Dealing with missing values

There will be situations when the data you are dealing with will have missing values, which are often represented as NA in R. There are several ways to detect them and we will show you a couple of ways next. Note that there are several ways in which you can do this.

> # check if data frame contains NA values
> sum(is.na(credit.df))
[1] 0
> 
> # check if total records reduced after removing rows with NA 
> # values
> sum(complete.cases(credit.df))
[1] 1000

The is.na function is really useful as it helps in finding out if any element has an NA value in the dataset. There is another way of doing the same by using the complete.cases function, which essentially returns a logical vector saying whether the rows are complete and if they have any NA values. You can check if the total records count has decreased compared to the original dataset as then you will know that you have some missing values in the dataset. Fortunately, in our case, we do not have any missing values. However, in the future if you are dealing with missing values, there are various ways to deal with that. Some of them include removing the rows with missing values by using functions such as complete.cases, or filling them up with a value which could be the most frequent value or the mean, and so on. This is also known as missing value imputation and it depends on the variable attribute and the domain you are dealing with. Hence, we won't be focusing too much in this area here.

Datatype conversions

We had mentioned earlier that by default all the attributes of the dataset had been declared as int, which is a numeric type by R, but it is not so in this case and we have to change that based on the variable semantics and values. If you have taken a basic course on statistics, you might know that usually we deal with two types of variables:

Numeric variables: The values of these variables carry some mathematical meaning. This means that you can carry out mathematical operations on them, such as addition, subtraction, and so on. Some examples can be a person's age, weight, and so on.
Categorical variables: The values of these variables do not have any mathematical significance and you cannot perform any mathematical operations on them. Each value in this variable belongs to a specific class or category. Some examples can be a person's gender, job, and so on.

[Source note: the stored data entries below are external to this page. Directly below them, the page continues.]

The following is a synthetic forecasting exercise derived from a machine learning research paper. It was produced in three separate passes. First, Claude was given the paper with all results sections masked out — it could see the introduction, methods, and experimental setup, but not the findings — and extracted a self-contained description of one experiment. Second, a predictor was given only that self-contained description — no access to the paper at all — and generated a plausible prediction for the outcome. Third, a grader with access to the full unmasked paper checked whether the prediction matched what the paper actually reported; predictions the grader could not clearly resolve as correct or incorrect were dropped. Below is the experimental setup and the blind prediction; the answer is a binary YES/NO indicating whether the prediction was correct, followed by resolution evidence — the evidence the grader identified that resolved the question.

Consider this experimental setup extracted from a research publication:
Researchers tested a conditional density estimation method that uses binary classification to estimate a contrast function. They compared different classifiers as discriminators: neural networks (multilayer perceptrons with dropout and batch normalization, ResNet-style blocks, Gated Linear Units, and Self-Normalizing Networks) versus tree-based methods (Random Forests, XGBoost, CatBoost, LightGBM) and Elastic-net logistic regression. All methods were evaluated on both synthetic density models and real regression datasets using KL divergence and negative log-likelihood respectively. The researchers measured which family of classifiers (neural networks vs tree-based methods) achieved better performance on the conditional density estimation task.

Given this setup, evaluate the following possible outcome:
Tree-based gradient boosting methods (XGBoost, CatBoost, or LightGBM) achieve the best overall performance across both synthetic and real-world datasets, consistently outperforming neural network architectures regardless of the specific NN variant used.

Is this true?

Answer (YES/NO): NO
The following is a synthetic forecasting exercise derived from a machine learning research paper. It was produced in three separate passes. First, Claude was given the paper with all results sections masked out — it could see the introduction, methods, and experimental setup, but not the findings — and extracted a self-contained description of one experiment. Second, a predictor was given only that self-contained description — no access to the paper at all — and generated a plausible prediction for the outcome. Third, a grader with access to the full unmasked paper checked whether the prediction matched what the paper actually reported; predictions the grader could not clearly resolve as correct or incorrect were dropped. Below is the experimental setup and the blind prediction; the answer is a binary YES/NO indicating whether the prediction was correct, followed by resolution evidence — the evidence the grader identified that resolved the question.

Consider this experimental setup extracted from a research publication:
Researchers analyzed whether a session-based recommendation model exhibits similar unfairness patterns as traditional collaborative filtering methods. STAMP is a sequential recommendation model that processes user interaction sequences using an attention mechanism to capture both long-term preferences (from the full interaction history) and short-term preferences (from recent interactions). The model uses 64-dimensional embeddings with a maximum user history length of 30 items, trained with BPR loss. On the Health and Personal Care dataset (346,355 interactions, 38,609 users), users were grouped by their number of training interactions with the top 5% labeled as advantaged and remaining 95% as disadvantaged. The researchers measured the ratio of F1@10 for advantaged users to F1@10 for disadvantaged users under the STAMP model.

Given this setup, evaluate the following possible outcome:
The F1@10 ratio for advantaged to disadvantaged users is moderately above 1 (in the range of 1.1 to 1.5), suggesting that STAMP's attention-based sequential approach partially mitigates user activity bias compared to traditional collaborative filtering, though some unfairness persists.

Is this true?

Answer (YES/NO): NO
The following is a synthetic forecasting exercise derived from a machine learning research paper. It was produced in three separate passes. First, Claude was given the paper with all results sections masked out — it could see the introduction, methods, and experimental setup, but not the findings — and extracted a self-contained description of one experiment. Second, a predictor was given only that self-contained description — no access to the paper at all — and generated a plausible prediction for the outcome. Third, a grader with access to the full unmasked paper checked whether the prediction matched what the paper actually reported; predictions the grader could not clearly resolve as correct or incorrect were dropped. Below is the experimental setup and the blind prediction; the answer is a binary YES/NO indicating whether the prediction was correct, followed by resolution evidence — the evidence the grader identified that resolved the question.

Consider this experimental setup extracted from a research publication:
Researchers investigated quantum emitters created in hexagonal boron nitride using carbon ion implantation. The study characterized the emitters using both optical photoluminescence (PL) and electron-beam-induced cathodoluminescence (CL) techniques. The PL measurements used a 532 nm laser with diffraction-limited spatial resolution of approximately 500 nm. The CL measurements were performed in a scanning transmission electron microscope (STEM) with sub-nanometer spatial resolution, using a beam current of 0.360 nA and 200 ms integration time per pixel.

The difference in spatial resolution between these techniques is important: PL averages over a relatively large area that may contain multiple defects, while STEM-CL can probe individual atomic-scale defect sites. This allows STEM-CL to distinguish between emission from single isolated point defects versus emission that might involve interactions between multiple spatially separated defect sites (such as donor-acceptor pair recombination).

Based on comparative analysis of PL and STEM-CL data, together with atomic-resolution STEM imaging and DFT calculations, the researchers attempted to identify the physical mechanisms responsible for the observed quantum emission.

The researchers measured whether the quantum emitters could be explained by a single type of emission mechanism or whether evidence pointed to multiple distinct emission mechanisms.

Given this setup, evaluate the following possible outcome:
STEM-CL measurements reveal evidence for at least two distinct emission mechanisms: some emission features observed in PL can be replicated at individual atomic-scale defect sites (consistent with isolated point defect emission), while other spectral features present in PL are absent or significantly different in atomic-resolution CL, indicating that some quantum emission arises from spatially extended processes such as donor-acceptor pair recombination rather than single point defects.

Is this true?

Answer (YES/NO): NO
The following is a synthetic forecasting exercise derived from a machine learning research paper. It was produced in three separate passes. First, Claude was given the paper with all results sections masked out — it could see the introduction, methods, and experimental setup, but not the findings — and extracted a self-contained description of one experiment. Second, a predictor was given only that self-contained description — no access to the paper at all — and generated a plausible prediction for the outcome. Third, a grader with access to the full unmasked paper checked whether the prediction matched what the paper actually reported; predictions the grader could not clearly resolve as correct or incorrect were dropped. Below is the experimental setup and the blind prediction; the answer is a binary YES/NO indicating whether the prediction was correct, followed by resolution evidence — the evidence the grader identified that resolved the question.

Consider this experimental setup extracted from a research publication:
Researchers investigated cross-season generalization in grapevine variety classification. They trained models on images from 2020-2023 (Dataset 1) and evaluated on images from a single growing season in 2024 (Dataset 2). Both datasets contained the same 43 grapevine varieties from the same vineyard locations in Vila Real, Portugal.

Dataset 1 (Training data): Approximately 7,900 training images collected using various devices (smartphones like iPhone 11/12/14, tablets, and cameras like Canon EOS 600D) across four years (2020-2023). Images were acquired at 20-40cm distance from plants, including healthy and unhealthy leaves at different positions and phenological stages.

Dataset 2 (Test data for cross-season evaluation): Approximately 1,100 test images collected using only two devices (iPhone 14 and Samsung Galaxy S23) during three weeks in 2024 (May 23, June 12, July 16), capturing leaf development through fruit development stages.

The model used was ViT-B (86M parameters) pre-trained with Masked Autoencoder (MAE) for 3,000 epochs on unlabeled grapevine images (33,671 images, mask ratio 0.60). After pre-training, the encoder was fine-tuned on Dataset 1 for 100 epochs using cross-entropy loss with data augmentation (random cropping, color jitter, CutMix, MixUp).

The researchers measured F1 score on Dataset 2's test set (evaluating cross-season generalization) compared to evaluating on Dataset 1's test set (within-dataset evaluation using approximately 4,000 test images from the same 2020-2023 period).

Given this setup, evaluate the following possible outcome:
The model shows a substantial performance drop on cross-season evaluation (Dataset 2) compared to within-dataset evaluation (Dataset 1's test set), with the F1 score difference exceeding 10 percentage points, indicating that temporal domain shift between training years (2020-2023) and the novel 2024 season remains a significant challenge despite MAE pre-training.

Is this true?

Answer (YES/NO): YES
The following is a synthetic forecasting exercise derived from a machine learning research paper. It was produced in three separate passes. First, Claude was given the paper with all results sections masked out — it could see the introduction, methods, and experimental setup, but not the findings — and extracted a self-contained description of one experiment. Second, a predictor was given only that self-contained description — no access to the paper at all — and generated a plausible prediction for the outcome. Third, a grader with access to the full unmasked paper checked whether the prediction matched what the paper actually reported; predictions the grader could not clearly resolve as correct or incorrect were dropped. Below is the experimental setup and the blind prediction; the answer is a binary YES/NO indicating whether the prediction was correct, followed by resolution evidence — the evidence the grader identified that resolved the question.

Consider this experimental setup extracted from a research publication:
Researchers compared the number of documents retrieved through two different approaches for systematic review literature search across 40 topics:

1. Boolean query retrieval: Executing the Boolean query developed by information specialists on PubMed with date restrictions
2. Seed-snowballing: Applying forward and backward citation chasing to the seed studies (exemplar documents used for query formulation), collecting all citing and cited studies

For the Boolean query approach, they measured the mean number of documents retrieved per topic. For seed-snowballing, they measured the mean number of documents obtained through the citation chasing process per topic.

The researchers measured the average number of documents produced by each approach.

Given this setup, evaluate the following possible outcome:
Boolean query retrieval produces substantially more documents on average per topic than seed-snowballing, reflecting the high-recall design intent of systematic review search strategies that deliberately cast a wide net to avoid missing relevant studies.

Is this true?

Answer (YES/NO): NO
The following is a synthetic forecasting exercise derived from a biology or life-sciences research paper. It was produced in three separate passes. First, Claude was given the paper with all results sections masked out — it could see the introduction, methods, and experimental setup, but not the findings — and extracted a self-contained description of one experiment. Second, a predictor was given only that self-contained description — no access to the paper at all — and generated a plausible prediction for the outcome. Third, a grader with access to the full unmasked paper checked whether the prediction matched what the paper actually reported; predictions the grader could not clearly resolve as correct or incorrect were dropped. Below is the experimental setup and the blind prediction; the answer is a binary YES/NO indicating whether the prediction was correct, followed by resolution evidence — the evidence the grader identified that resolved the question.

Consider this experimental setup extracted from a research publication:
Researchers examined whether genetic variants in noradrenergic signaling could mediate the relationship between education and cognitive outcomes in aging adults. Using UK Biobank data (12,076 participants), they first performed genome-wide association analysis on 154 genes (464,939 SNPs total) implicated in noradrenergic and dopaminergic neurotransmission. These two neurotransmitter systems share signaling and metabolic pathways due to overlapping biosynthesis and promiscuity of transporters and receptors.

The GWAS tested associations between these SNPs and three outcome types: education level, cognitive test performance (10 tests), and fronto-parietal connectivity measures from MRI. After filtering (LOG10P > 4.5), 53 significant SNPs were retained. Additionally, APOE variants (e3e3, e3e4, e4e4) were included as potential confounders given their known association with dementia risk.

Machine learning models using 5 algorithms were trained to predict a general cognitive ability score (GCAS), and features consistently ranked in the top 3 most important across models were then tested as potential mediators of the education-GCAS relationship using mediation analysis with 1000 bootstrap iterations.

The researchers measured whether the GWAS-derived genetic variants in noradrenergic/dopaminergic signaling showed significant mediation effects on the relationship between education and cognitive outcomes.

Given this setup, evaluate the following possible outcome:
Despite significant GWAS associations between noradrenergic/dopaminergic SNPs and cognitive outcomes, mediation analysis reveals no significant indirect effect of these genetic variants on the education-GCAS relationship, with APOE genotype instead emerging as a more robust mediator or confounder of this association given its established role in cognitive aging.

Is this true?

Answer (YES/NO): NO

Since all the variables in our dataset have been converted to numeric by default, we will only need to convert the categorical variables from numeric data types to factors, which is a nice way to represent categorical variables in R.

The numeric variables in our dataset include credit.duration.months, credit.amount, and age and we will not need to perform any conversions. However, the remaining 18 variables are all categorical and we will be using the following utility function to convert their data types:

# data transformation
to.factors <- function(df, variables){
  for (variable in variables){
    df[[variable]] <- as.factor(df[[variable]])
  }
  return(df)
}

This function will be used on our existing data frame credit.df as follows for transforming the variable data types:

> # select variables for data transformation
> categorical.vars <- c('credit.rating', 'account.balance', 
+                       'previous.credit.payment.status',
+                       'credit.purpose', 'savings', 
+                       'employment.duration', 'installment.rate',
+                       'marital.status', 'guarantor', 
+                       'residence.duration', 'current.assets',
+                       'other.credits', 'apartment.type', 
+                       'bank.credits', 'occupation', 
+                       'dependents', 'telephone', 
+                       'foreign.worker')
> 
> # transform data types
> credit.df <- to.factors(df = credit.df, 
+                         variables=categorical.vars)
> 
> # verify transformation in data frame details
> str(credit.df)

Now we can see the attribute details in the data frame with the transformed data types for the selected categorical variables in the following output. You will notice that out of the 21 variables/attributes of the dataset, 18 of them have been successfully transformed into categorical variables.

This brings an end to the data preprocessing step and we will now dive into analyzing our dataset.

Note

Do note that several of our dataset attributes/features have a lot of classes or categories and we will need to do some more data transformations and feature engineering in the analysis phase to prevent overfitting of our predictive models, which we shall discuss later.